Mais l’intention de Vauvenargues diffère considérablement de celle de Marivaux. Vauvenargues exalte la grandeur des hommes supérieurs selon une éthique de l’énergie créatrice que certains individus illustrent par la puissance de leur génie. Marivaux développe le concept de singularité en recourant aux figures exemplaires de Montaigne, Pascal et La Bruyère sans pour autant s’engager dans une éthique esthétisante des hommes supérieurs. La singularité est le fait de tout auteur à l’écoute de son naturel. Sans être nommée, l’originalité est présente en filigrane dans sa déclaration d’indépendance vis-à-vis de ses prédécesseurs et de ses contemporains :

écrire naturellement, être naturel n’est pas écrire dans le goût de tel Ancien ou de tel Moderne, n’est pas se mouler sur personne quant à la forme de ses idées, mais au contraire se ressembler fidèlement à soi-même17.

La seconde Querelle des Anciens et des Modernes oppose en 1713-1716 Houdar de La Motte à Mme Dacier qui débattent de l’épineux problème de la fidélité au texte d’Homère. Dans l’optique des partisans des Anciens, tout a été dit et les Modernes sont de médiocres copistes. C’est pourquoi le dessein de La Motte, d’adapter l’Iliade au goût du jour, soulève l’indignation de Mme Dacier. Houdar de La Motte se défend et oppose aux textes originaux sa propre originalité :

J’ai mis en vers l’Iliade, tout imparfaite que je l’ai jugée ; et il semble d’abord que je mérite un reproche opposé à celui que craignent ordinairement les traducteurs qui entreprennent de copier les originaux qu’ils jugent parfaits et inimitables. (…) J’ai suivi dans l’Iliade ce qui m’a paru devoir en être conservé, et j’ai pris la liberté de changer ce que j’y ai cru désagréable. Je suis traducteur en beaucoup d’endroits, et original en beaucoup d’autres18.

*Série d'exercices:*
a: Dans l'extrait sur l'originalité, recopiez la citation depuis « écrire naturellement, être » jusqu'à « fidèlement à soi-même17. » inclus, en substituant « exactement » à « fidèlement ».
b: Relevez tous les noms de personnes mentionnés dans l'extrait sur l'originalité, en ne citant chacune qu'une seule fois.

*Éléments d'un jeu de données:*
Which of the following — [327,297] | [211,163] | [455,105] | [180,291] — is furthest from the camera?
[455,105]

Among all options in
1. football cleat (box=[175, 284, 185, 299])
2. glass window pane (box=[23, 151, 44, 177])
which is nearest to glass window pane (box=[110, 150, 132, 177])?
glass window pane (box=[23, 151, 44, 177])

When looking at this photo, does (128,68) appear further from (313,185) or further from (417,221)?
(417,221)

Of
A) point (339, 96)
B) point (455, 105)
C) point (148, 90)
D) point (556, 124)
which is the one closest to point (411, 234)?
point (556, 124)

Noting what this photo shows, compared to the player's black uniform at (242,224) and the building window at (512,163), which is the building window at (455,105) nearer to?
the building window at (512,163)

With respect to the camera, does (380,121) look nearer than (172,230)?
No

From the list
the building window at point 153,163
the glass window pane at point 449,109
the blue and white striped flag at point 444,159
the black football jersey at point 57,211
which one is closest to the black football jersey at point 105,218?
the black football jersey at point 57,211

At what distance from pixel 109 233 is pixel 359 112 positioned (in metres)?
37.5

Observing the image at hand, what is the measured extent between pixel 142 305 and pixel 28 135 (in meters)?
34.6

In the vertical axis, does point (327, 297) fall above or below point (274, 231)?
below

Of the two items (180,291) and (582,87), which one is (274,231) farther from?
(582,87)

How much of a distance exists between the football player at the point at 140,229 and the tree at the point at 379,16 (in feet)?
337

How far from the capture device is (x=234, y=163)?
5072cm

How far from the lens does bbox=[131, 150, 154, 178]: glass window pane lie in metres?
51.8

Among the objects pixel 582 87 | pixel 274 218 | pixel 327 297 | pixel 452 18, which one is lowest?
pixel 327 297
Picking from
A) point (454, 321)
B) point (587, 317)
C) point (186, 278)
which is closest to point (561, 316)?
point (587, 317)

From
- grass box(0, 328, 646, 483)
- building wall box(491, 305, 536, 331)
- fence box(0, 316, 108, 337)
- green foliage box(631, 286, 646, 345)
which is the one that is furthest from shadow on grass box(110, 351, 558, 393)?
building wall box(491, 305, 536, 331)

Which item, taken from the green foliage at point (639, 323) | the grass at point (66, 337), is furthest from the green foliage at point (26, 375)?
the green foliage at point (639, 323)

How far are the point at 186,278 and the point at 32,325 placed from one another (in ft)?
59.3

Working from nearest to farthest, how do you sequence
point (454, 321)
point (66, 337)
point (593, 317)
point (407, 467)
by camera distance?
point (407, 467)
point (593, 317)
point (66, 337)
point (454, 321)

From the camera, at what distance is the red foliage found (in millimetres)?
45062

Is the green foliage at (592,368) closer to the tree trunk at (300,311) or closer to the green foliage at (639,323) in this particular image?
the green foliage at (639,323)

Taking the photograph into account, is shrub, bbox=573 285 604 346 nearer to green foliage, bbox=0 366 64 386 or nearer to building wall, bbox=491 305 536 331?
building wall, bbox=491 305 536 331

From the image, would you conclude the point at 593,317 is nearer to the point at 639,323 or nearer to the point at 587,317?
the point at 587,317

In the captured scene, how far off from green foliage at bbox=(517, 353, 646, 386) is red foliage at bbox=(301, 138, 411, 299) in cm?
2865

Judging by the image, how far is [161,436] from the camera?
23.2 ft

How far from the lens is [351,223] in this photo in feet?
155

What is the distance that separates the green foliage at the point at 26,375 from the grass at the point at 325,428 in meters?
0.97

*Corrigé par exercice:*
a:
écrire naturellement, être naturel n’est pas écrire dans le goût de tel Ancien ou de tel Moderne, n’est pas se mouler sur personne quant à la forme de ses idées, mais au contraire se ressembler exactement à soi-même17.

b: Vauvenargues, Marivaux, Montaigne, Pascal, La Bruyère, Houdar de La Motte, Mme Dacier, Homère